His Majesty in another Audience was at the Pains to recapitulate the Sum of all I had spoken, compared the Questions he made with the Answers I had given; then taking me into his Hands, and stroaking me gently, delivered himself in these Words, which I shall never forget nor the Manner he spoke them in: My little Friend Grildrig, you have made a most admirable Panegyric upon your Country: You have clearly proved that Ignorance, Idleness, and Vice may be sometimes the only Ingredients for qualifying a Legislator: That Laws are best explained, interpreted, and applied by those whose Interest and Abilities lie in perverting, confounding, and eluding them. I observe among you some Lines of an Institution, which in its Original might have been tolerable, but these half erazed, and the rest wholly blurred and blotted by Corruptions.

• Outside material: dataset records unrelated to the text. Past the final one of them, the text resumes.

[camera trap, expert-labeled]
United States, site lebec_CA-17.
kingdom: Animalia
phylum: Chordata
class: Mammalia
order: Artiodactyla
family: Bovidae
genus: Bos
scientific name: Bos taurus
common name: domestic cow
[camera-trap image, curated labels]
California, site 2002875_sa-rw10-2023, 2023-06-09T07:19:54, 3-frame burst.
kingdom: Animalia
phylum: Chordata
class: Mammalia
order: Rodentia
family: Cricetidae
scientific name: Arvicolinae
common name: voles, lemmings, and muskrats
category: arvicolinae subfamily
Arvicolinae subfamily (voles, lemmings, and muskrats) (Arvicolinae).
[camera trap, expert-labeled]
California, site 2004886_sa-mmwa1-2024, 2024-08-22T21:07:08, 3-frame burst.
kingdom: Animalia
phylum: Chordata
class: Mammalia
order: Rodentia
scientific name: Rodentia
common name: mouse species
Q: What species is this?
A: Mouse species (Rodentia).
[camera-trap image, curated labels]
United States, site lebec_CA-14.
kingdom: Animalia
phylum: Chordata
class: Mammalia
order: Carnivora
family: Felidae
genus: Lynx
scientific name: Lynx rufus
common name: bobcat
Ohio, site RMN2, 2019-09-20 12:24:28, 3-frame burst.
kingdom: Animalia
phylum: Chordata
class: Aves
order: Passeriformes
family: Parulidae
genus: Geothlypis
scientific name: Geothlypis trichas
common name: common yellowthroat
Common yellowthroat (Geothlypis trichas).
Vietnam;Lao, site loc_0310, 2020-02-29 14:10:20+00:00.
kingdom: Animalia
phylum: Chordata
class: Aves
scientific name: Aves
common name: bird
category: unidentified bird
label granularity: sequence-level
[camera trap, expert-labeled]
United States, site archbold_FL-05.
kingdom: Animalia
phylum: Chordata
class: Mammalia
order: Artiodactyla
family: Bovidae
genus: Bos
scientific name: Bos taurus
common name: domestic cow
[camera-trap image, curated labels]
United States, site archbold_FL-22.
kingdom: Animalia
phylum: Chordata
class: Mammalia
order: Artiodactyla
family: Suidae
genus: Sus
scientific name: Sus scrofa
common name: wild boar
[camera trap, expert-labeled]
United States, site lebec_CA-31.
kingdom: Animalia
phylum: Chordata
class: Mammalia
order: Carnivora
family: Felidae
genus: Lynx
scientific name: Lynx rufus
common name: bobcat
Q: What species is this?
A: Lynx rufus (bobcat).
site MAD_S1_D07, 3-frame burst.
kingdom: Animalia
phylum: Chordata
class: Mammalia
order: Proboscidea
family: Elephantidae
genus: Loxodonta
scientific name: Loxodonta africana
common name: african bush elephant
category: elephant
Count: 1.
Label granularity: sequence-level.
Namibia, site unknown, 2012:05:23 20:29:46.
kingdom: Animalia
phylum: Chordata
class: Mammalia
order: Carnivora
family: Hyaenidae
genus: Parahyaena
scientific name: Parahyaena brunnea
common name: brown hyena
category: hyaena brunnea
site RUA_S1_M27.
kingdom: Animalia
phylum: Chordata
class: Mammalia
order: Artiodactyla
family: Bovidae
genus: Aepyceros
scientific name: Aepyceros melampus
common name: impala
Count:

It doth not appear from all you have said, how any one Virtue is required towards the Procurement of any one Station among you, much less that Men are ennobled on Account of their Virtue, that Priests are advanced for their Piety or Learning, Soldiers for their Conduct or Valour, Judges for their Integrity, Senators for the Love of their Country, or Counsellors for their Wisdom. As for yourself, (continued the King,) who have spent the greatest Part of your Life in Travelling, I am well disposed to hope you may hitherto have escaped many Vices of your Country. But by what I have gathered from your own Relation, and the Answers I have with much Pain wringed and extorted from you, I cannot but conclude the Bulk of your Natives to be the most pernicious Race of little odious Vermin that Nature ever suffered to crawl upon the Surface of the Earth.

~~Jonathan Swift
Gulliver's Travels, 1729
Book II, Ch. 6

Commander Zaius said...

Randal: How true, while many of a less than stable mind have repeated the claim we stand at the edge of an abyss over many issue to the point the media has grown deaf that doesn't excuse the fact that at our actions will at some point jump up and bite us on our collective asses.

Stella: Feel free to post any comment of any length you want here. Still, I find myself hoping and praying that our species vaulted intelligence will at some point kick in.

Stella by Starlight said...

If man could be crossed with the cat it would improve man, but it would deteriorate the cat.
~~Mark Twain

But, like you beach, I keep hoping for change.

Kentucky Rain said...

When evolution made man it made its greatest mistake. This mistake will be corrected given time, a lot of time unfortunately.

Commander Zaius said...

Stella and MadMike: If it wasn't for my kids I would find some hideaway and watch the human comedy and just laugh.